There is a top-level directory for each of the three example applications:
-
Crystal-Structure-Phase-Mapping : Crystal structure phase mapping for two chemical systems: (1) a ternary Al-Li-Fe oxide system, which is theoretically-based, synthetically generated, with ground-truth solutions, and (2) a ternary Bi-Cu-V oxide system, which is a more challenging real system obtained from chemical experiments and is more noisy and uncertain. For each system, the input data points are mixtures of XRD patterns, associated with a composition graph identifying elemental compositions, and a constraint graph of data points, in which there is an edge between two data points if they share a constraint. For comparison with a recent simulation-based algorithm, we also analysed a powder system (Li-Sr-Al) from the article "A deep-learning technique for phase identification in multiphase inorganic compounds using synthetic XRD powder patterns".
-
Games : Two illustrative games: Multi-MNIST-Sudoku (4x4 and 9x9)
These directories contain the relevant code and data, except the eBird data for joint species distribution modeling, which is provided separately due to large file sizes.
The code is mainly in Python using PyTorch or TensorFlow which is recommended to be run on a computer with GPUs (Otherwise, it takes too long to run it).

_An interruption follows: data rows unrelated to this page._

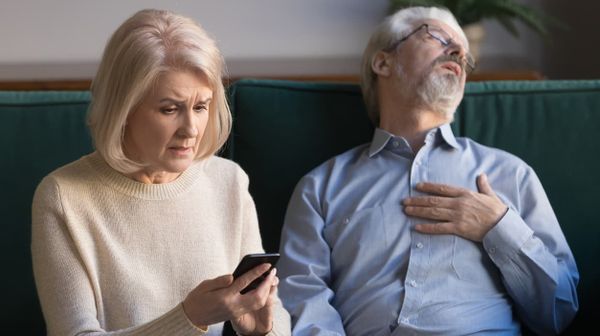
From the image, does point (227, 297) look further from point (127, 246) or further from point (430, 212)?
point (430, 212)

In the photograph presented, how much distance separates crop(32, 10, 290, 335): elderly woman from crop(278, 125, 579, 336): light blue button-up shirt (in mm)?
292

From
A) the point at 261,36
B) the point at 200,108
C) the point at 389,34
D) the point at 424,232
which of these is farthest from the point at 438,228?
the point at 261,36

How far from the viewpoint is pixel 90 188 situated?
1653mm

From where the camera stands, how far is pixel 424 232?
79.7 inches

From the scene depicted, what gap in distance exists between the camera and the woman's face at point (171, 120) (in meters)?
1.56

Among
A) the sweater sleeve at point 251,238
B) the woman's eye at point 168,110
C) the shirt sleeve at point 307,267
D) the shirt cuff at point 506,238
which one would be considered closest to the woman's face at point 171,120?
the woman's eye at point 168,110

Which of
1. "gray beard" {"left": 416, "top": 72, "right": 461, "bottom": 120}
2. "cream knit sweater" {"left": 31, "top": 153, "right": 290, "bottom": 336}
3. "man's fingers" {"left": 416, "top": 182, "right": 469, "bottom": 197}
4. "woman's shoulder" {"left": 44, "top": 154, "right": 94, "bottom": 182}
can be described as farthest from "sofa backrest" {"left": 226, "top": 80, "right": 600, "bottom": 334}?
"woman's shoulder" {"left": 44, "top": 154, "right": 94, "bottom": 182}

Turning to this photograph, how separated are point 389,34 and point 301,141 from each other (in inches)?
13.8

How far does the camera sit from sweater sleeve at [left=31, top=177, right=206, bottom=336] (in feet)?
5.07

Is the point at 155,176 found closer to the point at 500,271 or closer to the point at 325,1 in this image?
the point at 500,271

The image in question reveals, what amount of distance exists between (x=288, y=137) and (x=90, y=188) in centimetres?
70

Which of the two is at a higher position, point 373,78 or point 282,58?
point 373,78

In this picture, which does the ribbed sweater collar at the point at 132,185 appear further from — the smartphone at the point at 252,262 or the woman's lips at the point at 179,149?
the smartphone at the point at 252,262

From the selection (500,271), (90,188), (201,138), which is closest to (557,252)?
(500,271)
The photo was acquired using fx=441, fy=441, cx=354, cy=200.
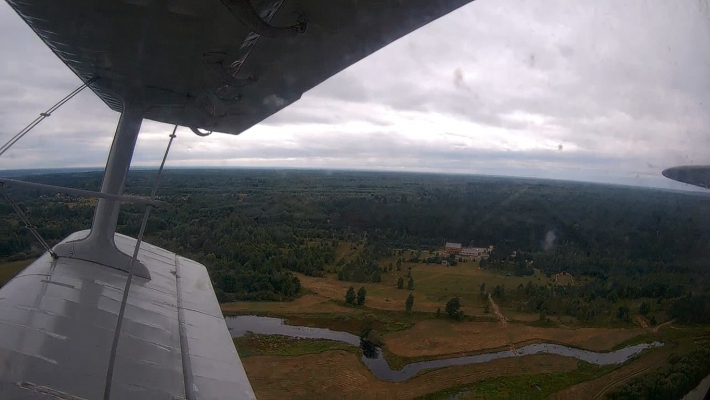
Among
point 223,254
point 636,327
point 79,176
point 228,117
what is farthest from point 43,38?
point 223,254

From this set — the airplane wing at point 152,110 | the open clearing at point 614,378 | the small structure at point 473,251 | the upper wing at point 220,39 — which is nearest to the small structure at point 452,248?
the small structure at point 473,251

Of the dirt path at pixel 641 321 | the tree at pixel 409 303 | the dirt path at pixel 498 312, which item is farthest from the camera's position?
the tree at pixel 409 303

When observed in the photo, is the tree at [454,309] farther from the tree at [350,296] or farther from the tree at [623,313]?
the tree at [623,313]

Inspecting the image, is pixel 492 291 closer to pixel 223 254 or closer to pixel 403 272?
pixel 403 272

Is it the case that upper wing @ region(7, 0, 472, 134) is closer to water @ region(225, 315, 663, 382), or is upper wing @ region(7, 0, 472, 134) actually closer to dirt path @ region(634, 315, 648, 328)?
water @ region(225, 315, 663, 382)

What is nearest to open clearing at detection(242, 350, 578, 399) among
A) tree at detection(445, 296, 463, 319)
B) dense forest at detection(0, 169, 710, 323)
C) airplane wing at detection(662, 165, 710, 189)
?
dense forest at detection(0, 169, 710, 323)
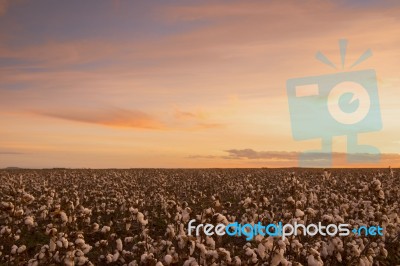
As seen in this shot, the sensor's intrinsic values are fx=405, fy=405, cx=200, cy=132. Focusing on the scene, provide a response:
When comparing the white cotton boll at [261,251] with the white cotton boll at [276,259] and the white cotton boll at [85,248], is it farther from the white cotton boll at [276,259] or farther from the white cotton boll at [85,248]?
the white cotton boll at [85,248]

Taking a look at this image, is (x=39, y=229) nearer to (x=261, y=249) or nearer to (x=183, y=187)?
(x=261, y=249)

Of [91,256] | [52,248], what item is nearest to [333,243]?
[52,248]

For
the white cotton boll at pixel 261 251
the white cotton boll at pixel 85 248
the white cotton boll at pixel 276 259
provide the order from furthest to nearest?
the white cotton boll at pixel 85 248 → the white cotton boll at pixel 261 251 → the white cotton boll at pixel 276 259

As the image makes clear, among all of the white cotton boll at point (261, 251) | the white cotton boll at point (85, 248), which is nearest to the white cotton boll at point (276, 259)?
the white cotton boll at point (261, 251)

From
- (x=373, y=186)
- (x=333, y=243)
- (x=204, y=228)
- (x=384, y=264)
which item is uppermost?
(x=373, y=186)

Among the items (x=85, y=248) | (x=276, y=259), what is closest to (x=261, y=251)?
(x=276, y=259)

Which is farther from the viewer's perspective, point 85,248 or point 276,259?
point 85,248

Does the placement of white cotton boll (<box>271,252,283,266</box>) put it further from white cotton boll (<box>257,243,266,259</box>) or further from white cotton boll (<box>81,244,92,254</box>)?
white cotton boll (<box>81,244,92,254</box>)

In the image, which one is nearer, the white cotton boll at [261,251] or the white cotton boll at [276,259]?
the white cotton boll at [276,259]

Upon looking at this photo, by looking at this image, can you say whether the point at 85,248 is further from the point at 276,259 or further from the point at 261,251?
the point at 276,259

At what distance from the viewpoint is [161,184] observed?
1619 inches

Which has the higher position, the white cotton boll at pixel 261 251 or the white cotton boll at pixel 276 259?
the white cotton boll at pixel 261 251

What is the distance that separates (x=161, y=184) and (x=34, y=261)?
30876mm

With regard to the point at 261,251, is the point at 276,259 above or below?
below
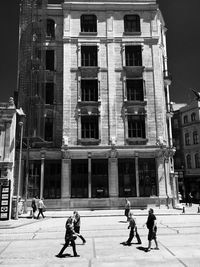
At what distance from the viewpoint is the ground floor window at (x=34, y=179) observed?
3159 centimetres

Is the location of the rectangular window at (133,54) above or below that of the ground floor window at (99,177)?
above

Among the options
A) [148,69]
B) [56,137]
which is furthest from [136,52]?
[56,137]

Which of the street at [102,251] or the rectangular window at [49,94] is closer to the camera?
the street at [102,251]

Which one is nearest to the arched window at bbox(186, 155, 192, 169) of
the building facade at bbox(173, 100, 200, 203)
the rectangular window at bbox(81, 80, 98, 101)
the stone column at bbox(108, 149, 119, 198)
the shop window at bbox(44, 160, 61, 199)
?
the building facade at bbox(173, 100, 200, 203)

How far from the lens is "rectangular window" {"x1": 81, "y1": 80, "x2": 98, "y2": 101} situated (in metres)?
34.0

For optimal performance, we recommend a computer with the following specs:
RAM: 32+ GB
CPU: 8+ cores, 3.0+ GHz/core
GPU: NVIDIA Tesla V100 GPU with 16GB memory
The runtimes in the paper are generated using a computer with the recommended specs.
The code is tested on Linux operating systems. The developmental version of the package has been tested on the following systems:
Linux: Centos 7.8
The code is mainly in Python using PyTorch or TensorFlow. Dependencies that satisfy all applications include:
- Python 3.7
- PyTorch 0.4.1
- TensorFlow 1.8
- Torchvision 0.4.0
- Scikit-image
- Scikit-learn 0.19.2
(It takes less than 30 minutes to install these packages.)
Helper scripts also assume a Bourne or Bash shell, however they are short and can easily be converted to other platforms or entered manually.
More information about each application and dataset is included in the readme.md files in each subdirectory. The scripts and instructions for replicating the results from each experiment in the publication are in these subdirectories:
-
Phase mapping with Al-Li-Fe dataset: ./Crystal-Structure-Phase-Mapping/Al-Li-Fe-lib-159-I-compressed-new-231-solu/
-
Phase mapping with Bi-Cu-V dataset: ./Crystal-Structure-Phase-Mapping/Bi-Cu-V-lib-100-I-compressed-new-307--solu/
-
Phase mapping with Li-Sr-Al powder system dataset: ./Crystal-Structure-Phase-Mapping/Li-Sr-Al-powder-lib-38-50--fullQ-solu/
-
Multi-MNIST-Sudoku (4x4): ./Games/MNIST_Sudoku_4x4/
-
Multi-MNIST-Sudoku (9x9): ./Games/MNIST_Sudoku_9x9/
-
Multi-MNIST-Sudoku-Jupyter-Notebook-Demo: ./Games/Multi-MNIST-Sudoku-jupyter-note-book.zip (This demo takes around 30 minutes to converge with a normal GPU.)